Однако на этом пути все больше появляется стран, сделавших не одну попытку модернизации. Так возникает исторический фе­номен неизбежно повторяющейся, из-за предшествующих неудач, запаздывающей модернизации. Представляется, что такое разви­тие страны приводит ее социальную систему в особое состояние, формирует специфическое сознание и поведение. Это состояние после (или во время) серии «неполных», неудачных модернизаций, повторяющихся через одно-два поколения, и с неизбежно непри­емлемой, высокой социальной ценой, мы называем рецидивиру­ющей модернизацией...

Сегодня все модернизации, кроме одной — в стране, которая всех обогнала, — запаздывающие. Они идут «вдогонку» за кем-то, за каким-то образцом. За сформировавшимися в другой стране, в другой культуре целями, средствами, нравами, стилем жизни. В этом смысле все они искусственны, в отличие от первой, в Ан­глии, которая была естественной, как долго вызревавший продукт развития общества. Но, раз возникнув, дух модернизации рас­пространяется, крепнет и в какой-то момент начинает навязывать себя — экономически, политически, идеологически, культурно... Такая политика может обернуться и уже оборачивается, на наш взгляд, блокированием исторических альтернатив.

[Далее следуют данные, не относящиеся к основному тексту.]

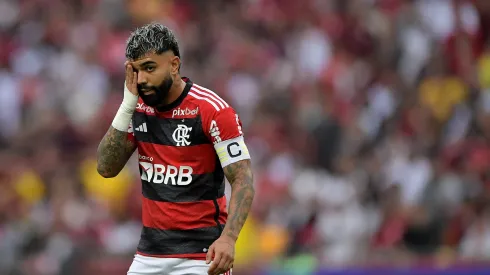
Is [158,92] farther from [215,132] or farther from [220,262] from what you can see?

Опыт стран, сделавших не одну (или очень затянувшуюся) по­пытку модернизации, показывает, что навязываемая альтернатива небесспорна. Многие исследователи этих стран, столкнувшихся с серьезными трудностями модернизации, с ее колоссальными социальными издержками и неэффективностью, пришли к это­му выводу. Они считают, что модернизация — не обязательный исторический этап, через который должны пройти все страны; она возможна, но не предопределена. Попытки решить проблему не­приемлемой социальной цены модернизации неизбежно приводят к теоретическому и практическому поиску «иного типа развития». Обобщая мировой опыт модернизаций, бразильские ученые, напри­мер, пришли к выводу, что в их стране невозможно механическое воспроизведение опыта как развитых государств, так и азиатских «новых индустриальных стран». Они считают, что исследования должны быть сосредоточены на раскрытии внутренних потенций модернизируемого общества, его способности внести вклад в миро­вую цивилизацию. К такой точке зрения склоняются и российские


исследователи. Например, В. Хорос, который утверждает, что «мо­дернизация, развитие могут успешно осуществляться лишь на почве собственных национальных традиций»1.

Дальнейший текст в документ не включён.